Specifically, revenue cycle contains “an abundance of tagged data,” which means values are attached to data points to indicate specific events, like why a claim was denied or attributes of a patient’s diagnosis.
“Whether it's matching a patient with the right provider, estimating out-of-pocket costs, or coding the claim, those are things that have long lists of variables associated with them, and AI is pretty uniquely good at evaluating those variables and coming up with an ever-improving success rate of getting to the right outcome against any of those process steps,” explained Joe Polaris, SVP of product and technology at R1 RCM, a revenue cycle management vendor.
The reason AI is better suited to tasks like this is that, unlike technology such as robotic process automation, AI imitates intelligent human behavior through algorithms that find patterns and plan future actions in order to produce a positive outcome.
Consequently, the article notes, “AI’s ‘intelligence’ can effectively address the most pressing revenue cycle management issues, such as prior authorizations, claim status checks, and out-of-pocket cost estimates, all while getting the information that needs human intervention to the right person at the right time.”

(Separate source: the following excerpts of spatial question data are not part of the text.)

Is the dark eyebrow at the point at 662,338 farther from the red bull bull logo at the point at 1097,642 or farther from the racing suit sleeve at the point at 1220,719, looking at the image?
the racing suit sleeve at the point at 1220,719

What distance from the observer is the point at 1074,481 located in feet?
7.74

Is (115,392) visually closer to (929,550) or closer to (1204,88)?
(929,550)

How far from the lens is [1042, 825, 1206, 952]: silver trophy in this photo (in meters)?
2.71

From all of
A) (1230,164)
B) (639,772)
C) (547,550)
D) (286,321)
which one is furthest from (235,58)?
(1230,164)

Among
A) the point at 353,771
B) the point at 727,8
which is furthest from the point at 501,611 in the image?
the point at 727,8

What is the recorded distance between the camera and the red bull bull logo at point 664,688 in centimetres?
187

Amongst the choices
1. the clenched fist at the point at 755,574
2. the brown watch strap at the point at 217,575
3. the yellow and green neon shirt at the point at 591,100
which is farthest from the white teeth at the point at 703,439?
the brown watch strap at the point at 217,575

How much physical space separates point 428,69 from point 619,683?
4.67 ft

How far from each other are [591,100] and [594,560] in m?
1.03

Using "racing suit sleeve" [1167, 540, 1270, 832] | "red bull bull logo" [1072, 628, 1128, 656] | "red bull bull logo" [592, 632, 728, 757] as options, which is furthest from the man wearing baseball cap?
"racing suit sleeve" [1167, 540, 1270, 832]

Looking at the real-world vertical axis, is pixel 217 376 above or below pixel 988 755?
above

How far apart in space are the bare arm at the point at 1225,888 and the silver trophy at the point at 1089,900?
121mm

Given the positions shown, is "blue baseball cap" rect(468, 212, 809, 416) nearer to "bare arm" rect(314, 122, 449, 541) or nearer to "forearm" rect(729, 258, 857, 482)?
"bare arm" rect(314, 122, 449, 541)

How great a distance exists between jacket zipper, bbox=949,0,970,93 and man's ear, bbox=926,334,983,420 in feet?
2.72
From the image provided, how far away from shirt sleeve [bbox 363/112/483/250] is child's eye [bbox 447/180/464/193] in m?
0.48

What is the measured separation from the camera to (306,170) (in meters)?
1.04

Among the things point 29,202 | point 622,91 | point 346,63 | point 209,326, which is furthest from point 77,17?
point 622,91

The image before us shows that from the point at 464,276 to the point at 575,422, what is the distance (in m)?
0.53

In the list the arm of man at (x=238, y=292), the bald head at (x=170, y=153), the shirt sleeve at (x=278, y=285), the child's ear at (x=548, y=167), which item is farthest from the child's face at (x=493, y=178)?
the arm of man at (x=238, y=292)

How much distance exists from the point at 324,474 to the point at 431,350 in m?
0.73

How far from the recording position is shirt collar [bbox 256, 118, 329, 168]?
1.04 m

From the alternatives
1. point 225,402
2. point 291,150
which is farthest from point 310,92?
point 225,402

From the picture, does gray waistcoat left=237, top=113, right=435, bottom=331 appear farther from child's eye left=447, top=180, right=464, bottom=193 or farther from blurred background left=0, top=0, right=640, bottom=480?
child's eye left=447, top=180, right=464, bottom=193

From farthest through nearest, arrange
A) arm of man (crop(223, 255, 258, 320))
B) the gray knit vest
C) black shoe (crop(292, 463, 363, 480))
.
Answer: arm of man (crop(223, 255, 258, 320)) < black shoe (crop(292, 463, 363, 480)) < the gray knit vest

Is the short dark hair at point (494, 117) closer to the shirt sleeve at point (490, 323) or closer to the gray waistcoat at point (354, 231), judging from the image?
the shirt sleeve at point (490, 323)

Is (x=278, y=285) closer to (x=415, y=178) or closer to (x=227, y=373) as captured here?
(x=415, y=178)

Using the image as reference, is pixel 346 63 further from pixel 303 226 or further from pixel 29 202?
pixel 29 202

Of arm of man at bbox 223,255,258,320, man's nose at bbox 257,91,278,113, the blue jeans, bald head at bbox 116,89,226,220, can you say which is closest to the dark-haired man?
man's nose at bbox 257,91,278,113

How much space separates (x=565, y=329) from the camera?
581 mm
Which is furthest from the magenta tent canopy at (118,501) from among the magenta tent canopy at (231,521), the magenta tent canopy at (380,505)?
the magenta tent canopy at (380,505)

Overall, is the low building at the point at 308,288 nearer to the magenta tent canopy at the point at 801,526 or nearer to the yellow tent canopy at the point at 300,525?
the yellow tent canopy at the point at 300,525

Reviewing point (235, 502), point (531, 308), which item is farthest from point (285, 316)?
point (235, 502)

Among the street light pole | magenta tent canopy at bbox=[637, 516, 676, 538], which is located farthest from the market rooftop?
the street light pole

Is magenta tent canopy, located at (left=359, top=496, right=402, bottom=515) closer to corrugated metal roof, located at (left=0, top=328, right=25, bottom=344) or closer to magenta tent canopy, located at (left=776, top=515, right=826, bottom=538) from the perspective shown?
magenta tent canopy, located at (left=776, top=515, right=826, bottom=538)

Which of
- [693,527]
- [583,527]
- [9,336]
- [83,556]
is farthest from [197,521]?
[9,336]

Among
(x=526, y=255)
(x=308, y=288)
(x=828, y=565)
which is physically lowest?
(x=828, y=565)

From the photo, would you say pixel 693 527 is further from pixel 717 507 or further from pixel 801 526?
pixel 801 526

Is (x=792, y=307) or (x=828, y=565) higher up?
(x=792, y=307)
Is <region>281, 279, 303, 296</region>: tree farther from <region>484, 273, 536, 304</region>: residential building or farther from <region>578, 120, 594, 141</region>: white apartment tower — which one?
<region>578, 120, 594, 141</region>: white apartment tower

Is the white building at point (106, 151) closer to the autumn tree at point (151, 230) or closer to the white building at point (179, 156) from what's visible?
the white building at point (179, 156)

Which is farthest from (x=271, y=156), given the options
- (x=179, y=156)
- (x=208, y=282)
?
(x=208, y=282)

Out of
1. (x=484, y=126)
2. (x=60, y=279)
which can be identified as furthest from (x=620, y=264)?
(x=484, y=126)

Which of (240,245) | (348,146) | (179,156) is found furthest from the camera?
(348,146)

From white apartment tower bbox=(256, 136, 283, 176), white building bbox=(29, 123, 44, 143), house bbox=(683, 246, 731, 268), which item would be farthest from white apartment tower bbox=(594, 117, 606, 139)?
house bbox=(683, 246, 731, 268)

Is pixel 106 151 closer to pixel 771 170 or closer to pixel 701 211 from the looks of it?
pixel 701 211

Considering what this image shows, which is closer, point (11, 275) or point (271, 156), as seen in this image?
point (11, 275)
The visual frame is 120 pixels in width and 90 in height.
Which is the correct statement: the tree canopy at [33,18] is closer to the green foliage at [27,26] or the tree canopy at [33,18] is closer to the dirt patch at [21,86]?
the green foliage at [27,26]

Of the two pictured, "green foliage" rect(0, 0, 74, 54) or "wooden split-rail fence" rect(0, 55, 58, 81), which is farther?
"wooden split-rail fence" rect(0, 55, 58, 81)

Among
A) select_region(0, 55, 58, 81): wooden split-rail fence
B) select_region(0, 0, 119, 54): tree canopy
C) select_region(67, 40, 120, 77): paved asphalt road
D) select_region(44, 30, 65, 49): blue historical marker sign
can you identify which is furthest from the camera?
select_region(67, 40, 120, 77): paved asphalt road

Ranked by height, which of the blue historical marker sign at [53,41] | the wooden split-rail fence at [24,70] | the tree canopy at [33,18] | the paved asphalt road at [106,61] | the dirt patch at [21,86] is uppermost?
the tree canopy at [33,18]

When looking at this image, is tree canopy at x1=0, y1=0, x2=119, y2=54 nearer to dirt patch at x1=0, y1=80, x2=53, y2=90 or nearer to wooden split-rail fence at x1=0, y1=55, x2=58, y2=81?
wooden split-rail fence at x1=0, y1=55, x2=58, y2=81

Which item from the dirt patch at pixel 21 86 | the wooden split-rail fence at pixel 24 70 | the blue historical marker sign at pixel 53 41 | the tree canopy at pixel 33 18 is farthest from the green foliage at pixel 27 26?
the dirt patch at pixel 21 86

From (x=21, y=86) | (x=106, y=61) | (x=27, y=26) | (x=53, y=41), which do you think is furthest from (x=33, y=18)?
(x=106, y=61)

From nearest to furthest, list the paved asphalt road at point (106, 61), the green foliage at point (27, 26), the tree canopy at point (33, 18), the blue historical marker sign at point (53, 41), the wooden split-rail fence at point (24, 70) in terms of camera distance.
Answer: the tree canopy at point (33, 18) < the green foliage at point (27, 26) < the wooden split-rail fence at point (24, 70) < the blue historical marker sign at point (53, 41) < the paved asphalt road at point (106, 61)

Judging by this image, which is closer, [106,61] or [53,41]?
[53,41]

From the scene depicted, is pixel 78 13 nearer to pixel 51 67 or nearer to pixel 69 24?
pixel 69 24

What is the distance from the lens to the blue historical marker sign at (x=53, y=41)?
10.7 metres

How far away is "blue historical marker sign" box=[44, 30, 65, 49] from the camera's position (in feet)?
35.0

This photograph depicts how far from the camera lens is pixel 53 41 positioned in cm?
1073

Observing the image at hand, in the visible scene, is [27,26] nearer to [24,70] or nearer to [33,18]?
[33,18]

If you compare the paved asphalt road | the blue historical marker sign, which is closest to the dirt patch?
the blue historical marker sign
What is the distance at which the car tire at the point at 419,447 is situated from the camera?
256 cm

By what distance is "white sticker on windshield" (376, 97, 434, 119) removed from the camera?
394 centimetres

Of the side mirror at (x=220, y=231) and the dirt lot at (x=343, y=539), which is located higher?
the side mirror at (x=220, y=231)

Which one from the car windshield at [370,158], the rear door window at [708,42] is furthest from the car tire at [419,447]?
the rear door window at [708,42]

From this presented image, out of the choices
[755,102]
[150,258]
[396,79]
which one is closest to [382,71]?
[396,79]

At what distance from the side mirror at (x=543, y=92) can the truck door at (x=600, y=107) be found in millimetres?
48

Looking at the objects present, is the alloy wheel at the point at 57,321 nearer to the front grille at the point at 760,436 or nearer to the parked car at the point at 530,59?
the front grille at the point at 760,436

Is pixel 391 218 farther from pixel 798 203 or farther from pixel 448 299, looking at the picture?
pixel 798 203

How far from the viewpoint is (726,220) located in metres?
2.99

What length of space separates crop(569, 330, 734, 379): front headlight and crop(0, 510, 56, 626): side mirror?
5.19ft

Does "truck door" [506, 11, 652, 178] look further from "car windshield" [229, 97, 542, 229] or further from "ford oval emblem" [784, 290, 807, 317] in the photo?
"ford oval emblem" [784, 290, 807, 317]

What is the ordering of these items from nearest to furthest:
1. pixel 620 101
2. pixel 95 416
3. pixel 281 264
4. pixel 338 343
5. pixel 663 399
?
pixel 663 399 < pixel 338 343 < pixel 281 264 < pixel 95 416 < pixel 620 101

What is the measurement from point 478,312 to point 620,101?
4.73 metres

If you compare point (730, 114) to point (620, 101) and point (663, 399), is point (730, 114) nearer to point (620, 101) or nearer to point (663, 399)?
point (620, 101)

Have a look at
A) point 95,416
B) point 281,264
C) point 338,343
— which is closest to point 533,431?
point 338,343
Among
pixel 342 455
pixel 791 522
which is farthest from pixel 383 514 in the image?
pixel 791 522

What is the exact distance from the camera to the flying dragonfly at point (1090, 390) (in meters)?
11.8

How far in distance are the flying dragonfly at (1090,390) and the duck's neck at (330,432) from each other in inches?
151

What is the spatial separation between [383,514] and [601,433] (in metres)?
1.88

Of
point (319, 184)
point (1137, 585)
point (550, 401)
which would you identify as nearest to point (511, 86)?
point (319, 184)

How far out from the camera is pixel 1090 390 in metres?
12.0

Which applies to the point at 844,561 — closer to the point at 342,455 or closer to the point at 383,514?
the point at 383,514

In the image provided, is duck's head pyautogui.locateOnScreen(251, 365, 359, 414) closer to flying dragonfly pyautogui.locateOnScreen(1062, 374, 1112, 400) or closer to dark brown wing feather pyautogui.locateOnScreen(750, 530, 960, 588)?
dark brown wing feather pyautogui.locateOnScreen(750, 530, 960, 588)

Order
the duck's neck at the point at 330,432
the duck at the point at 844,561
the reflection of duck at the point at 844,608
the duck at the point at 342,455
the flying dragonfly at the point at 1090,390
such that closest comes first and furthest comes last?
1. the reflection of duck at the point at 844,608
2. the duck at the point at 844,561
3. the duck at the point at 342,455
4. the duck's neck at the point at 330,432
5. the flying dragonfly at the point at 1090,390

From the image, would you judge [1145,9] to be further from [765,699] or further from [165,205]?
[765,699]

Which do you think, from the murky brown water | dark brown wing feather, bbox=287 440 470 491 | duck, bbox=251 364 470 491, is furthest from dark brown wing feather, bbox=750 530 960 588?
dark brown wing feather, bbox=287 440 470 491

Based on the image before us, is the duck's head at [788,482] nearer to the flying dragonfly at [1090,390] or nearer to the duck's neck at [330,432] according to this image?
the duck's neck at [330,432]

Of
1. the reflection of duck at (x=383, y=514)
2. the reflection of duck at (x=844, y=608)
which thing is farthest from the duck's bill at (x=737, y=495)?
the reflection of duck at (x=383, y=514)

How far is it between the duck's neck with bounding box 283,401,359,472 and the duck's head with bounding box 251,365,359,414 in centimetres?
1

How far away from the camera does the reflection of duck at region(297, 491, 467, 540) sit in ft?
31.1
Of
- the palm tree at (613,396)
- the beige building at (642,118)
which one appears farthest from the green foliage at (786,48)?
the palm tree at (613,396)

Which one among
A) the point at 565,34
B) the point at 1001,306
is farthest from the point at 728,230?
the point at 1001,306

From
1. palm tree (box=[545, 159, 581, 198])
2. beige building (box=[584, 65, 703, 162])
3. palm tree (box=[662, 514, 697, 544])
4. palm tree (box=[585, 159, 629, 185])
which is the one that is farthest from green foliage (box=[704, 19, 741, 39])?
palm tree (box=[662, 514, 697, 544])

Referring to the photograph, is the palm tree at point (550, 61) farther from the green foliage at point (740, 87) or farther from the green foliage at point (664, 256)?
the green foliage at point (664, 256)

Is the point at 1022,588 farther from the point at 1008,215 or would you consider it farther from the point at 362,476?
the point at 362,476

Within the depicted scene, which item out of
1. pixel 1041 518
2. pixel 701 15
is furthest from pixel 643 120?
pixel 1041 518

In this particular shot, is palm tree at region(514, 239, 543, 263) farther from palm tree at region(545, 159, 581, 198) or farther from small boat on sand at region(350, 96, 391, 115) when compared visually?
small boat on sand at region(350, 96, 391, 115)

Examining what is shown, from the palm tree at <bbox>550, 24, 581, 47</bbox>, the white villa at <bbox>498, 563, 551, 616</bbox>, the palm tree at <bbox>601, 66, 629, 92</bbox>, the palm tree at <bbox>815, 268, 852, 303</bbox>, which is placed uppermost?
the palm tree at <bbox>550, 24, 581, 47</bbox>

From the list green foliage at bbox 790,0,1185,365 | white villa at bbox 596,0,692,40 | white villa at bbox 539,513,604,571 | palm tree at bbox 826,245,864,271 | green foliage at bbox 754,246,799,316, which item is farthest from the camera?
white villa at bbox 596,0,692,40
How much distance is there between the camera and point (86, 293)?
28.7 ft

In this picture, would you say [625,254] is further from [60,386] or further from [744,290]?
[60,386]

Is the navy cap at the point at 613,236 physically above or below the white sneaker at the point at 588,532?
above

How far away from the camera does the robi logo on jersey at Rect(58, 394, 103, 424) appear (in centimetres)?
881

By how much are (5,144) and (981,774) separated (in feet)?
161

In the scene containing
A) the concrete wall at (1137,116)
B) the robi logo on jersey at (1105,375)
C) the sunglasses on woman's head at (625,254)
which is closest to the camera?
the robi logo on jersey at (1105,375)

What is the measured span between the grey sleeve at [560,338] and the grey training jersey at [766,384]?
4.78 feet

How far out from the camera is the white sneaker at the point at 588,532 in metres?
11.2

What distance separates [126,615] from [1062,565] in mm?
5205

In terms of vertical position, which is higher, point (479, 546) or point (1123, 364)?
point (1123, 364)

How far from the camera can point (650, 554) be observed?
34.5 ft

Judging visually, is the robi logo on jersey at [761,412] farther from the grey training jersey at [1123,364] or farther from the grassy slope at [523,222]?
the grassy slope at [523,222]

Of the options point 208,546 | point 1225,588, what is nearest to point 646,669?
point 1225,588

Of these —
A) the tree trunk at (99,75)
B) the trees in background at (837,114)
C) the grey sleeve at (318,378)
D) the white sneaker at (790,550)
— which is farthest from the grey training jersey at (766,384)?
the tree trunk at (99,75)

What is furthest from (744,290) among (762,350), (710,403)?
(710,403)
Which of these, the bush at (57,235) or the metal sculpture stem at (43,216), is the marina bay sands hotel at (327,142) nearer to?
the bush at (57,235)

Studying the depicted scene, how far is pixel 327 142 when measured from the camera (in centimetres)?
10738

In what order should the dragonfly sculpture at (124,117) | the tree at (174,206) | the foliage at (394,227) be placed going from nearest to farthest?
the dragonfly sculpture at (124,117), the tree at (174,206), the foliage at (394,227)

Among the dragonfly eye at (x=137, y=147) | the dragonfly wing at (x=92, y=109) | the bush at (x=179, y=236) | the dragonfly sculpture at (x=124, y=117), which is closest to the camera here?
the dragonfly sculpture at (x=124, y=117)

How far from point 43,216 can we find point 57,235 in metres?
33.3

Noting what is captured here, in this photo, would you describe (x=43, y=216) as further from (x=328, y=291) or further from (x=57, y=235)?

Given trends within the healthcare sector, then, it’s not surprising that RCM administrators are excited by AI’s potential. For example, the article cites a survey of 1,000 practicing physicians conducted by the American Medical Association (AMA) in which 86 percent of doctors described the burden of prior authorizations as high or extremely high.
“It's very, very resource-intensive on both sides, not just on the provider side. It's a series of interactions that are very transactional,” Sharlene Seidman, a vice president at Yale New Haven Health, who added that AI’s appeal is “about refining processes and then moving further ahead. Getting to more of those value-adding functions sooner so that we could focus on what's really important to us, which is our patient.”